What is needed
Your output should be the lines of the entries below, exactly, from the first one through the line that holds "Tanzania, site F02, 2014-11-11".

Saved entries
-.-.-
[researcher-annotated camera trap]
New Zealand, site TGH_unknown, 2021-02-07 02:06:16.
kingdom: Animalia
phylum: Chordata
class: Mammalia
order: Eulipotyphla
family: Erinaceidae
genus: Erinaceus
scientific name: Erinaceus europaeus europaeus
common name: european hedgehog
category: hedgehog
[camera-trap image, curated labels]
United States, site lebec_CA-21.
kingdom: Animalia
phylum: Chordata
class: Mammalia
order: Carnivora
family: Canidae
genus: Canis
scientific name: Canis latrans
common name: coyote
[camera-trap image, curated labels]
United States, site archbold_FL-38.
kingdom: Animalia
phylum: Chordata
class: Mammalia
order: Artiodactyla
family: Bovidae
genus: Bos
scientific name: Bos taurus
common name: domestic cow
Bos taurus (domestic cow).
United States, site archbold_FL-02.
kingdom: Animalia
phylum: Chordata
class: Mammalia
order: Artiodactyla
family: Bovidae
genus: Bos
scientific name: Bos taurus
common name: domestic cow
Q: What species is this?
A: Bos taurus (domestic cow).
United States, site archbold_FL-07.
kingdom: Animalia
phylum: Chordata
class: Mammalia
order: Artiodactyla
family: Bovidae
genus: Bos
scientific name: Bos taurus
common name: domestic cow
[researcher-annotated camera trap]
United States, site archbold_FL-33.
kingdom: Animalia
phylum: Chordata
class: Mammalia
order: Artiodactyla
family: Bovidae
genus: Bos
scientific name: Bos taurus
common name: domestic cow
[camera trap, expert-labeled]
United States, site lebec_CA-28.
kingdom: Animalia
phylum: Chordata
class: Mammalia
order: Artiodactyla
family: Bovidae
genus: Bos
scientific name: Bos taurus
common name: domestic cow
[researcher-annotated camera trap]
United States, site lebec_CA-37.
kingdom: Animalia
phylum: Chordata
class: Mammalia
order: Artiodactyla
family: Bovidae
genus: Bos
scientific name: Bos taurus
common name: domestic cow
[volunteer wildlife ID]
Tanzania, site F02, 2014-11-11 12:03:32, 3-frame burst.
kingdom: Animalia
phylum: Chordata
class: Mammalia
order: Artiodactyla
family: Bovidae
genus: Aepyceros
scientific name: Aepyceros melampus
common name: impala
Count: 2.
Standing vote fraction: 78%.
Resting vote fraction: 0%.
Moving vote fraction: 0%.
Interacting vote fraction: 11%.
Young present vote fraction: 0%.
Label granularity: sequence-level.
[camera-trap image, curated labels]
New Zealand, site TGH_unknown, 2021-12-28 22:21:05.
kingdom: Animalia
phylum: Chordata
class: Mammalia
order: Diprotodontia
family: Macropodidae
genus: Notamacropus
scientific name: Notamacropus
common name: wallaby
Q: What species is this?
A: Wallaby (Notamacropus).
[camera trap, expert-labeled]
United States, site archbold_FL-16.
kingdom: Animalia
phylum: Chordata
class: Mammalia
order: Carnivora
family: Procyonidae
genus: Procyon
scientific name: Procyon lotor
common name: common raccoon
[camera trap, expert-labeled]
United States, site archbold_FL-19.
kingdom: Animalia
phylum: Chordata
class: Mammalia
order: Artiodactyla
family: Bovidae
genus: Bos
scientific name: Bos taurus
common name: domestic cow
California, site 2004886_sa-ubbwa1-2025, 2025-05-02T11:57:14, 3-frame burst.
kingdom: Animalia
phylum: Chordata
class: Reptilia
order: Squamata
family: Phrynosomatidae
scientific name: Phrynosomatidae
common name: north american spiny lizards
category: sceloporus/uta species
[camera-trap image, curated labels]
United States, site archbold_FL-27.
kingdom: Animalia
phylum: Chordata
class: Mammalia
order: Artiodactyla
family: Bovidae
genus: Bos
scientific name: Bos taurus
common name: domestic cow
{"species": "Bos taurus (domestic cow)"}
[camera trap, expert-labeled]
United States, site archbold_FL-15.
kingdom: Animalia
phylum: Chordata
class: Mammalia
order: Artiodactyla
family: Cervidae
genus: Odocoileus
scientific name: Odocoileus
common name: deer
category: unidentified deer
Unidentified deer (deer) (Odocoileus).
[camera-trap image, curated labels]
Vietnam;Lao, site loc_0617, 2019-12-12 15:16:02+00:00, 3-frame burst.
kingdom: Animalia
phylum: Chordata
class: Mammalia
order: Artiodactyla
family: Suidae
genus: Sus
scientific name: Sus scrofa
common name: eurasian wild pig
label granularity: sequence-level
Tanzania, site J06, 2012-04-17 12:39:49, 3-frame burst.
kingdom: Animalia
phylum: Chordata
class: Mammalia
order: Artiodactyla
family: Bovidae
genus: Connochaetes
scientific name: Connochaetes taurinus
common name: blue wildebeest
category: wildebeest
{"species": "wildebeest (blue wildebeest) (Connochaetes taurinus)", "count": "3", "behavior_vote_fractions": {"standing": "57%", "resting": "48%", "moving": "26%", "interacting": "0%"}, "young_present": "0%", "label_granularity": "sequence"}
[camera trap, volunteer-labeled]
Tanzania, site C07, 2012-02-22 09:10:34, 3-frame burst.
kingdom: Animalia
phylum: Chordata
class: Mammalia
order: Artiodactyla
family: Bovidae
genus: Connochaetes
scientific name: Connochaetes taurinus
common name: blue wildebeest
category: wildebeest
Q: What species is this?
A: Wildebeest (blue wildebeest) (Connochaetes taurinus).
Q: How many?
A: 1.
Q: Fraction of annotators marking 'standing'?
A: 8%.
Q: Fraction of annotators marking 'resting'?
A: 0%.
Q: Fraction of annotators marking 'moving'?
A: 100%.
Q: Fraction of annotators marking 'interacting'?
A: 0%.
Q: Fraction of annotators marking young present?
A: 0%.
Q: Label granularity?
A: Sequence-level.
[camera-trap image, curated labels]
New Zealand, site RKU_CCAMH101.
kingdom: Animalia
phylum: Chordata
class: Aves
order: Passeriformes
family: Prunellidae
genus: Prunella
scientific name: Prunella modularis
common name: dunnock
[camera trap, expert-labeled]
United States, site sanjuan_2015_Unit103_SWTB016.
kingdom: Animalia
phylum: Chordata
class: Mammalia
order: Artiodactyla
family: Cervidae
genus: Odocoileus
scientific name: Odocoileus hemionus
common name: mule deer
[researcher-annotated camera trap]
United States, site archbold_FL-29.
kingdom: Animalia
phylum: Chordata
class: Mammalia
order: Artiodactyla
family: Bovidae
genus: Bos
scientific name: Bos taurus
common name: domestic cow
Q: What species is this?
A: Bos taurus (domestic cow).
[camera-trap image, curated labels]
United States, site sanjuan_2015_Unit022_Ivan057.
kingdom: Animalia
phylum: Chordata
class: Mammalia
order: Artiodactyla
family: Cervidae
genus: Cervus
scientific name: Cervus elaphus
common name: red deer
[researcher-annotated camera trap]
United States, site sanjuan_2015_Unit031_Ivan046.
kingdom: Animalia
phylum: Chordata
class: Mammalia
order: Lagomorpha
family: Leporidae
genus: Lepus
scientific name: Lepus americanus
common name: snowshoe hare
-.-.-
Result
[researcher-annotated camera trap]
New Zealand, site TGH_unknown, 2021-02-07 02:06:16.
kingdom: Animalia
phylum: Chordata
class: Mammalia
order: Eulipotyphla
family: Erinaceidae
genus: Erinaceus
scientific name: Erinaceus europaeus europaeus
common name: european hedgehog
category: hedgehog
[camera-trap image, curated labels]
United States, site lebec_CA-21.
kingdom: Animalia
phylum: Chordata
class: Mammalia
order: Carnivora
family: Canidae
genus: Canis
scientific name: Canis latrans
common name: coyote
[camera-trap image, curated labels]
United States, site archbold_FL-38.
kingdom: Animalia
phylum: Chordata
class: Mammalia
order: Artiodactyla
family: Bovidae
genus: Bos
scientific name: Bos taurus
common name: domestic cow
Bos taurus (domestic cow).
United States, site archbold_FL-02.
kingdom: Animalia
phylum: Chordata
class: Mammalia
order: Artiodactyla
family: Bovidae
genus: Bos
scientific name: Bos taurus
common name: domestic cow
Q: What species is this?
A: Bos taurus (domestic cow).
United States, site archbold_FL-07.
kingdom: Animalia
phylum: Chordata
class: Mammalia
order: Artiodactyla
family: Bovidae
genus: Bos
scientific name: Bos taurus
common name: domestic cow
[researcher-annotated camera trap]
United States, site archbold_FL-33.
kingdom: Animalia
phylum: Chordata
class: Mammalia
order: Artiodactyla
family: Bovidae
genus: Bos
scientific name: Bos taurus
common name: domestic cow
[camera trap, expert-labeled]
United States, site lebec_CA-28.
kingdom: Animalia
phylum: Chordata
class: Mammalia
order: Artiodactyla
family: Bovidae
genus: Bos
scientific name: Bos taurus
common name: domestic cow
[researcher-annotated camera trap]
United States, site lebec_CA-37.
kingdom: Animalia
phylum: Chordata
class: Mammalia
order: Artiodactyla
family: Bovidae
genus: Bos
scientific name: Bos taurus
common name: domestic cow
[volunteer wildlife ID]
Tanzania, site F02, 2014-11-11 12:03:32, 3-frame burst.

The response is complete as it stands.